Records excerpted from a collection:

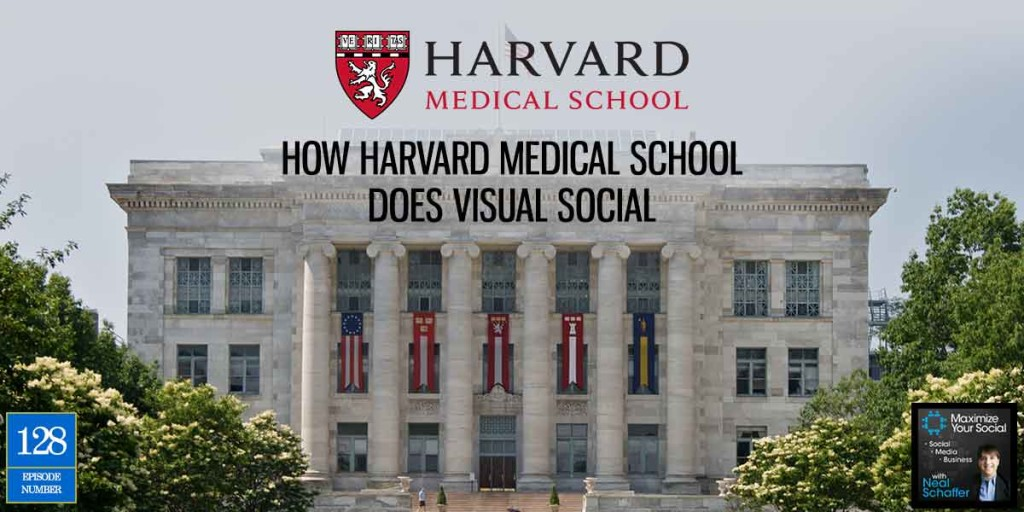 How Harvard Medical School Does Visual Social – Podcast Ep. 128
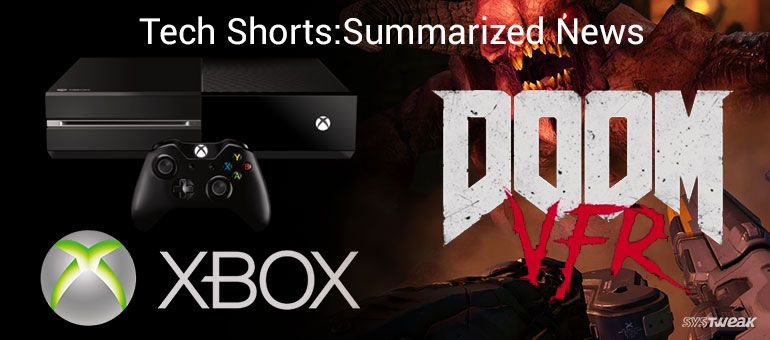 Newsletter: Doom Goes VR & Xbox One Has A Surprise For Gamers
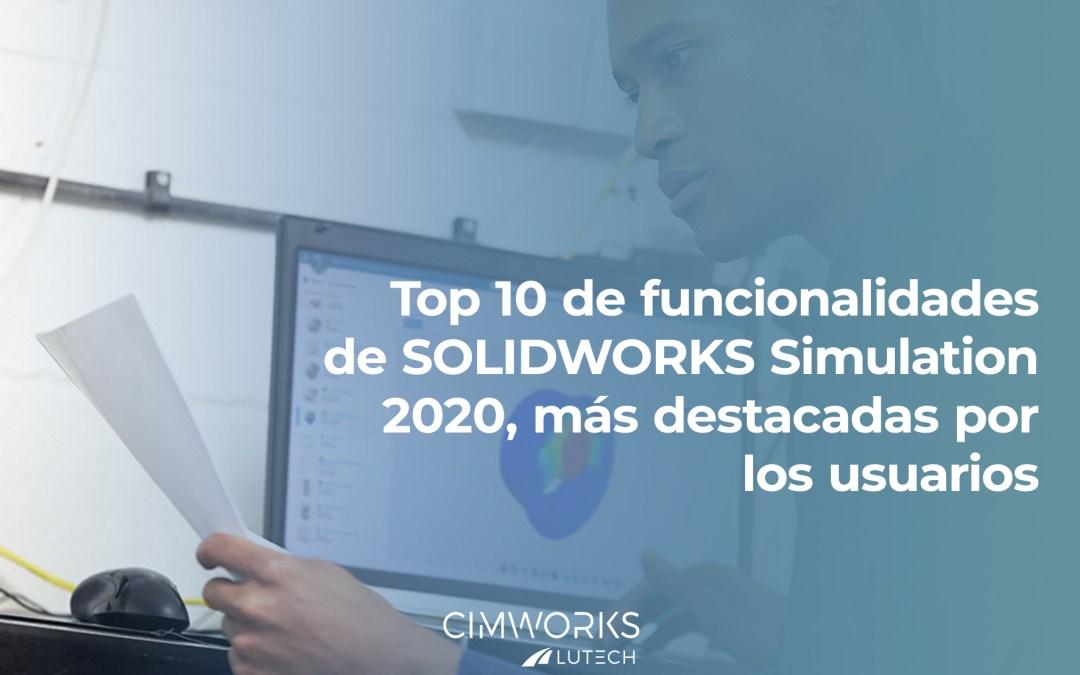 Top 10 de Funcionalidades de SOLIDWORKS Simulation 2020 más destacadas por los usuarios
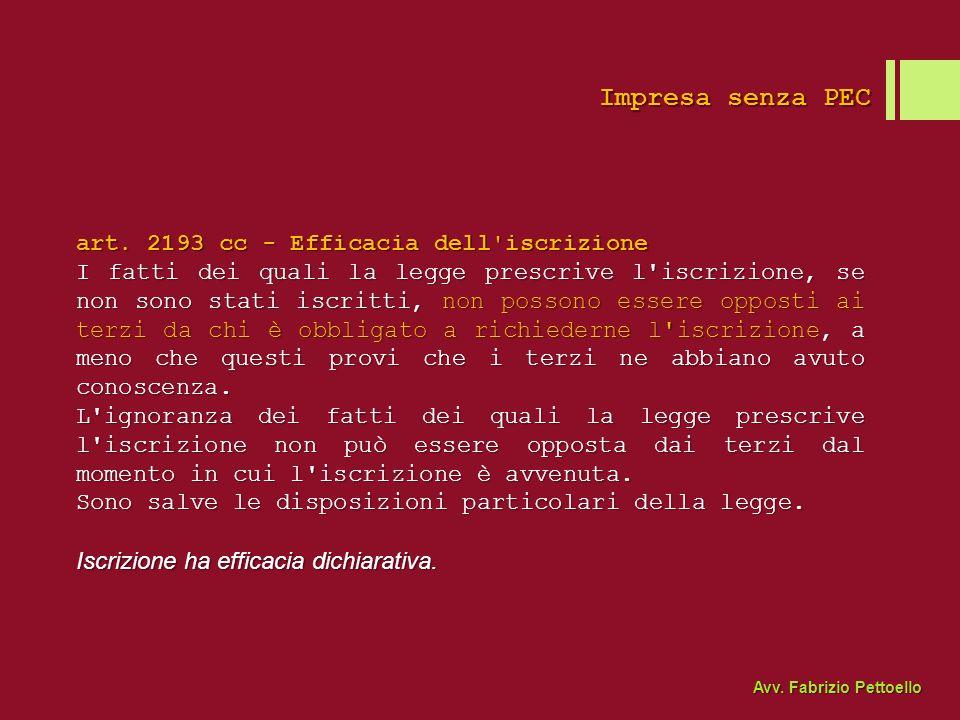 Impresa senza PEC art. 2193 cc - Efficacia dell iscrizione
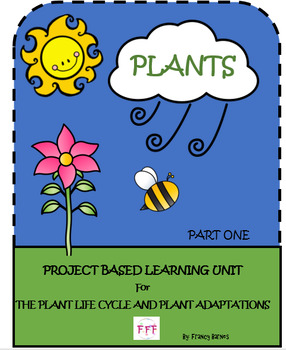 PLANTS- THE LIFE CYCLE- PART 1 TO A PROJECT BASED LEARNING UNIT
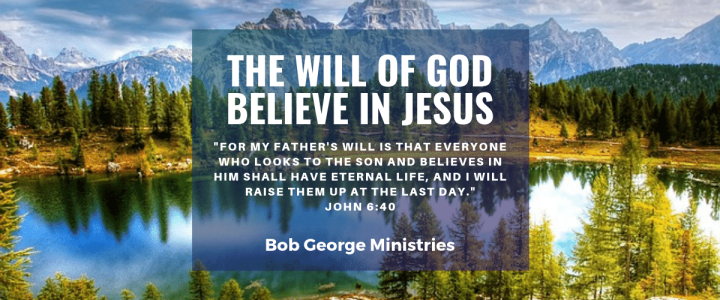 The Will of God is Believe in Jesus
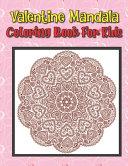 Valentine Mandala Coloring Book For Kids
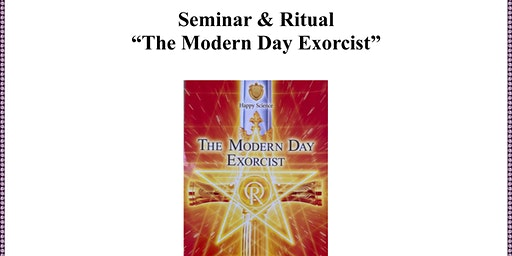 "Seminar & Ritual  ""The Modern Day Exorcist"""
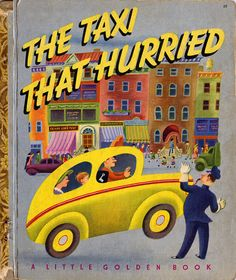 Tibor Gergely-a little golden book-The Taxi That Hurried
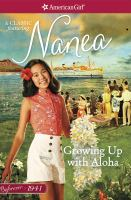 Cover image for Growing up with aloha : a Nanea classic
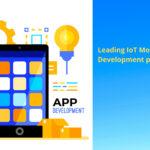 Leading IoT Mobile App Development platforms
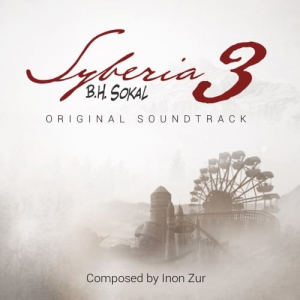 Inon Zur - Syberia 3 (Original Soundtrack)
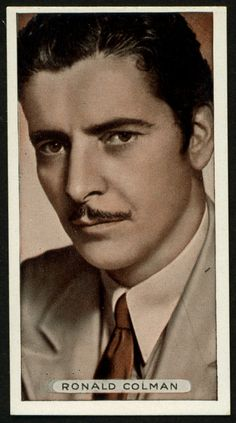 """Ardath Cigarettes """"Famous Film Stars"""" (set of 50 issued in Ronald Colman Golden Age Of Hollywood, Classic Hollywood, Old Hollywood, Ronald Colman, Lost Horizon, Men Are Men, Guys And Dolls, Classic Movie Stars, Silent Film"""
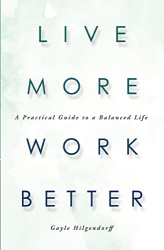 Gayle Hilgendorff: Live More Work Better: A Practical Guide to a Balanced Life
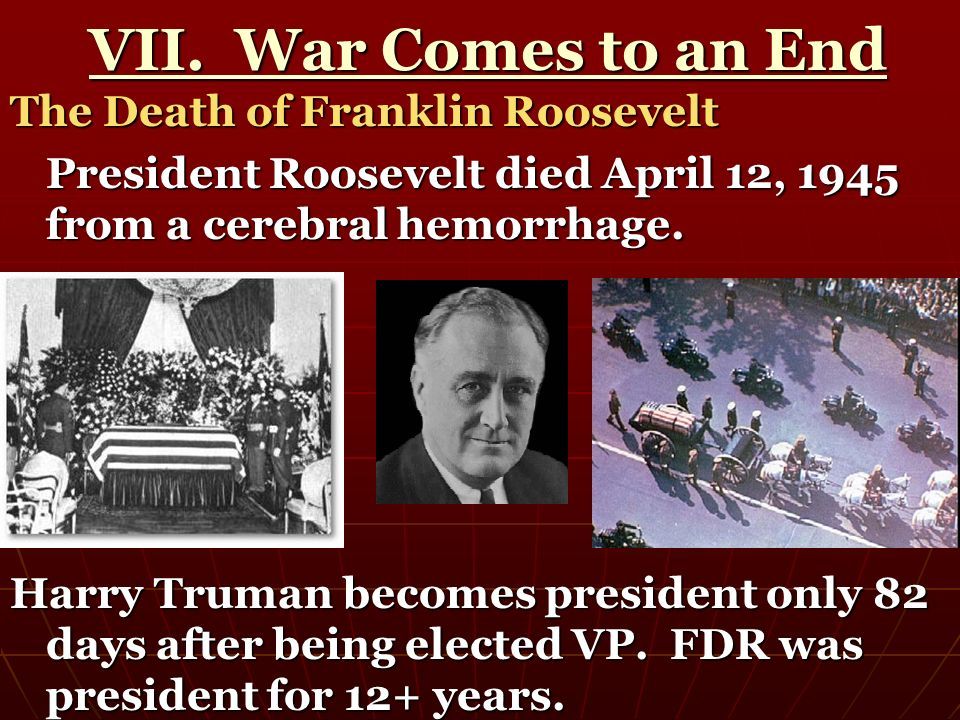 VII. War Comes to an End VII. War Comes to an End The Death of Franklin Roosevelt President Roosevelt died April 12, 1945 from a cerebral hemorrhage.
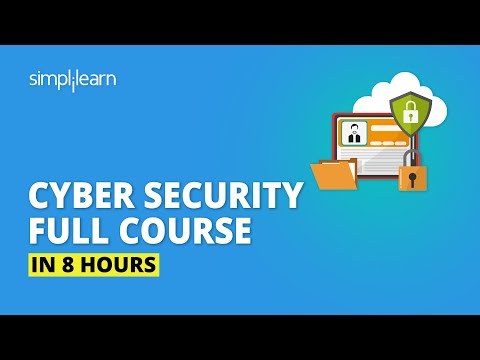 Cyber Security Full Course - Learn Cyber Security In 8 Hours | Cyber Security Training |Simplilearn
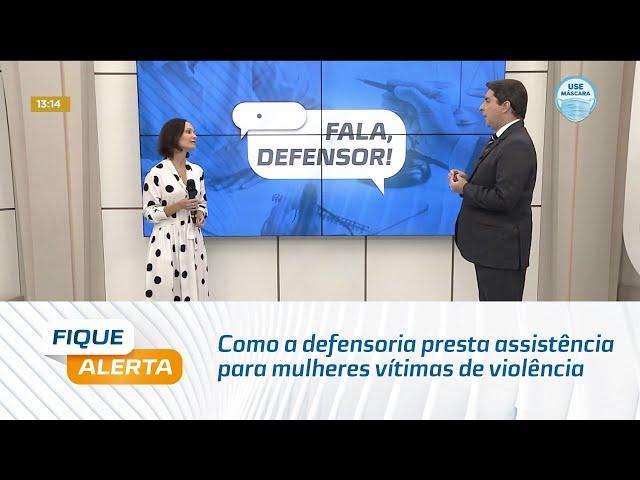 Fala, Defensor: Como a defensoria presta assistência para mulheres vítimas de violência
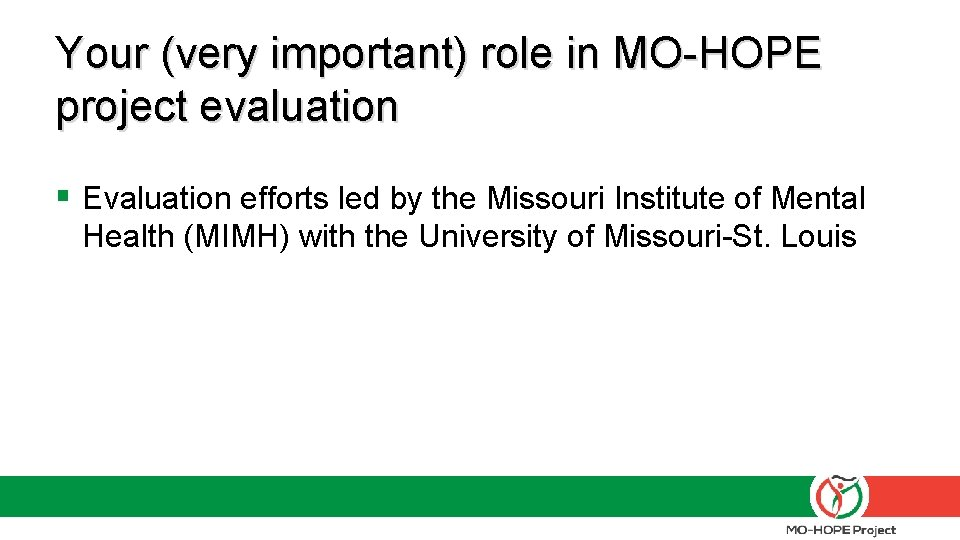 Your (very important) role in MO-HOPE project evaluation § Evaluation efforts led by the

Task prompt. Every line from the one with "Cover image for" through the one with "of 50 issued" is to be reproduced exactly as written above, and the pictures are to be dropped.

Task solution.
 Cover image for Growing up with aloha : a Nanea classic
 Leading IoT Mobile App Development platforms
 Inon Zur - Syberia 3 (Original Soundtrack)
 """Ardath Cigarettes """"Famous Film Stars"""" (set of 50 issued in Ronald Colman Golden Age Of Hollywood, Classic Hollywood, Old Hollywood, Ronald Colman, Lost Horizon, Men Are Men, Guys And Dolls, Classic Movie Stars, Silent Film"""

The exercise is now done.